PROBLEM TO WORK ON: Rewrite every caption in the records, changing "Table Lamp" to "Floor Lamp" and leaving everything else as it is. Include only the text, without the pictures.

------ SUPPLIED DATA ------

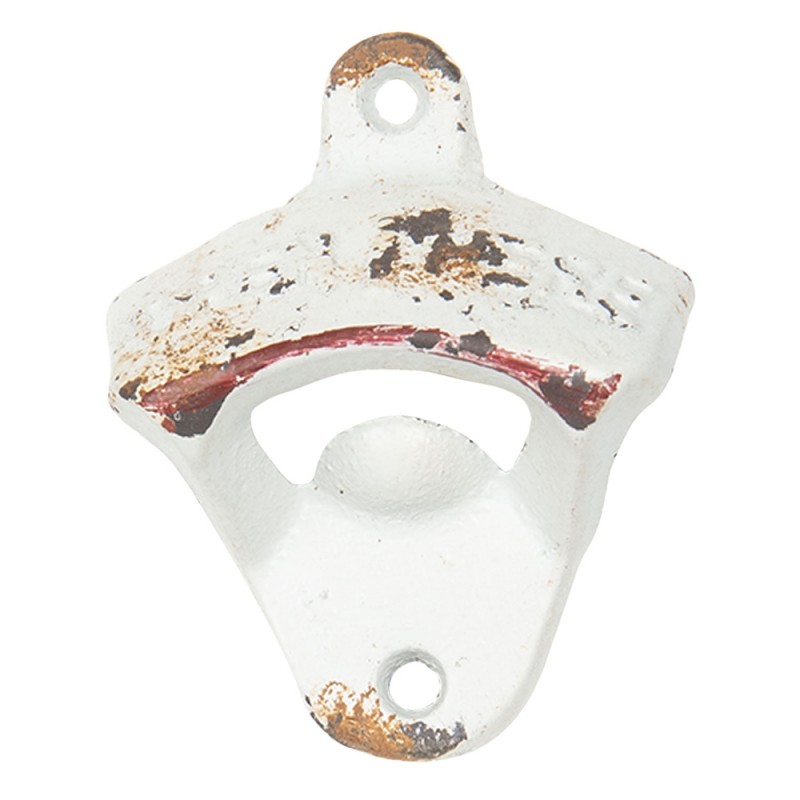 clayre & eef 6Y3178 Flesopener 6x3x8 cm Wit IJzer Bieropener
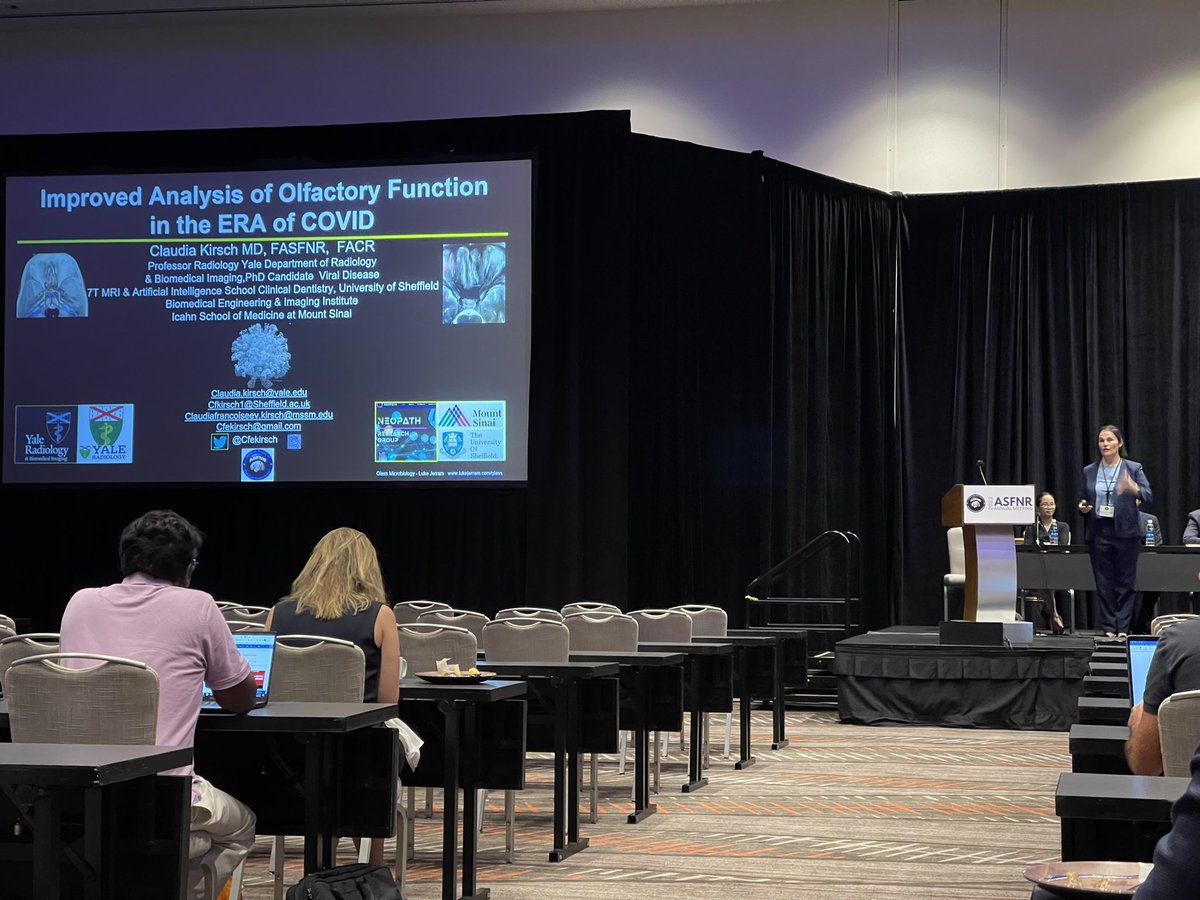 radiology_ninja's tweet photo. Dr. Claudia Kirsch (@CfeKirsch from @YaleRadiology) giving a masterclass on olfaction & COVID for the #NeuroRad at #ASFNR22. Great talk! #iLearnedSomething https://t.co/IOVYHoLlum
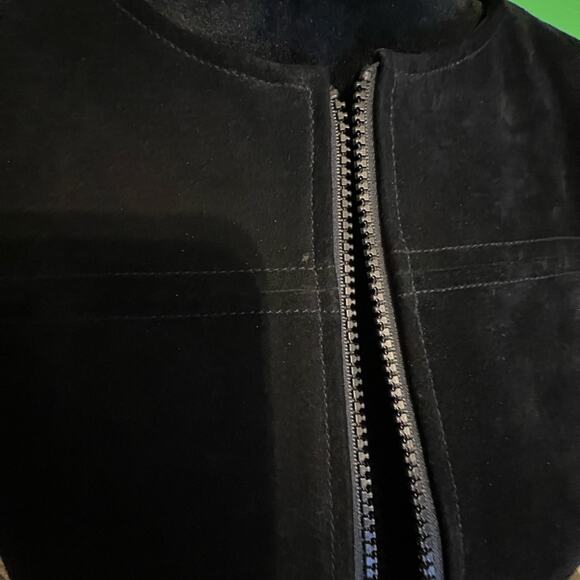 Investments Black Leather Suede Wool Knit Women's Zip Up Jacket - Picture 8 of 14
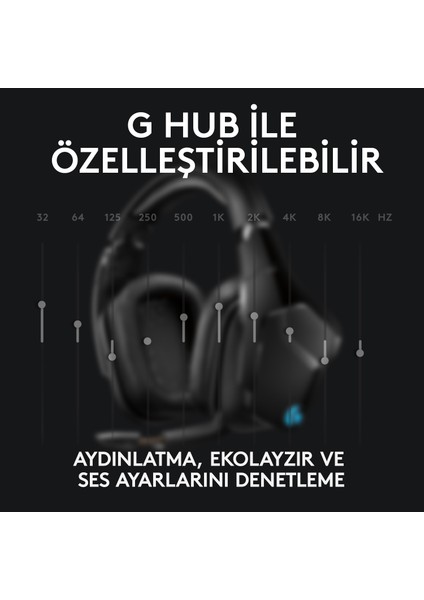 G G935 LIGHTSYNC 7.1 Surround Ses Kablosuz Oyuncu Kulaklığı - Siyah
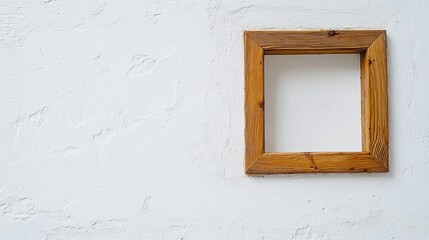 Rustic wooden frame on white textured wall.
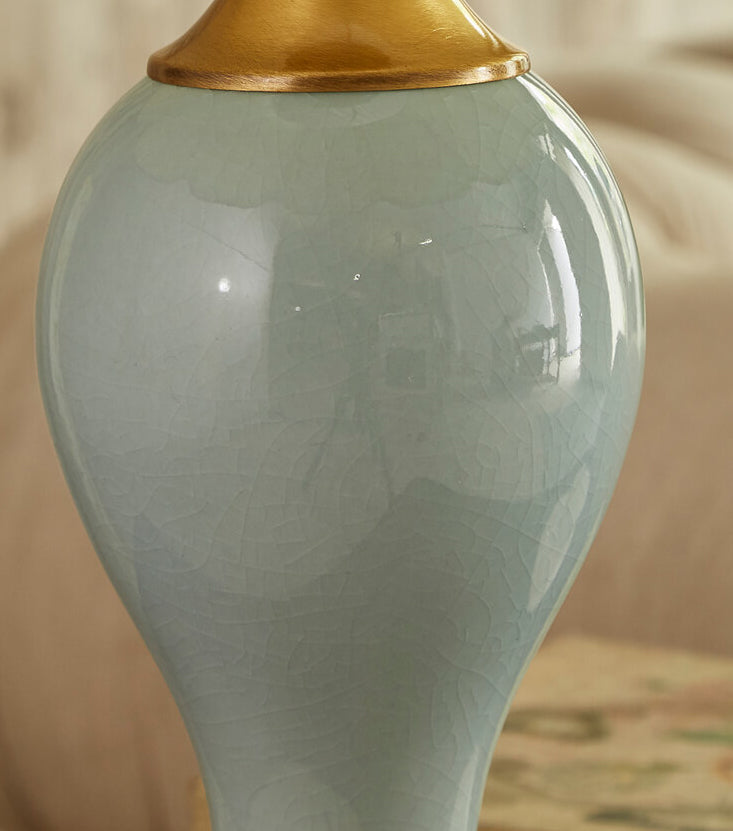 Fabric Waterdrop Ceramic Table Lamp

------

SOLVED EXERCISE:
 clayre & eef 6Y3178 Flesopener 6x3x8 cm Wit IJzer Bieropener
 radiology_ninja's tweet photo. Dr. Claudia Kirsch (@CfeKirsch from @YaleRadiology) giving a masterclass on olfaction & COVID for the #NeuroRad at #ASFNR22. Great talk! #iLearnedSomething https://t.co/IOVYHoLlum
 Investments Black Leather Suede Wool Knit Women's Zip Up Jacket - Picture 8 of 14
 G G935 LIGHTSYNC 7.1 Surround Ses Kablosuz Oyuncu Kulaklığı - Siyah
 Rustic wooden frame on white textured wall.
 Fabric Waterdrop Ceramic Floor Lamp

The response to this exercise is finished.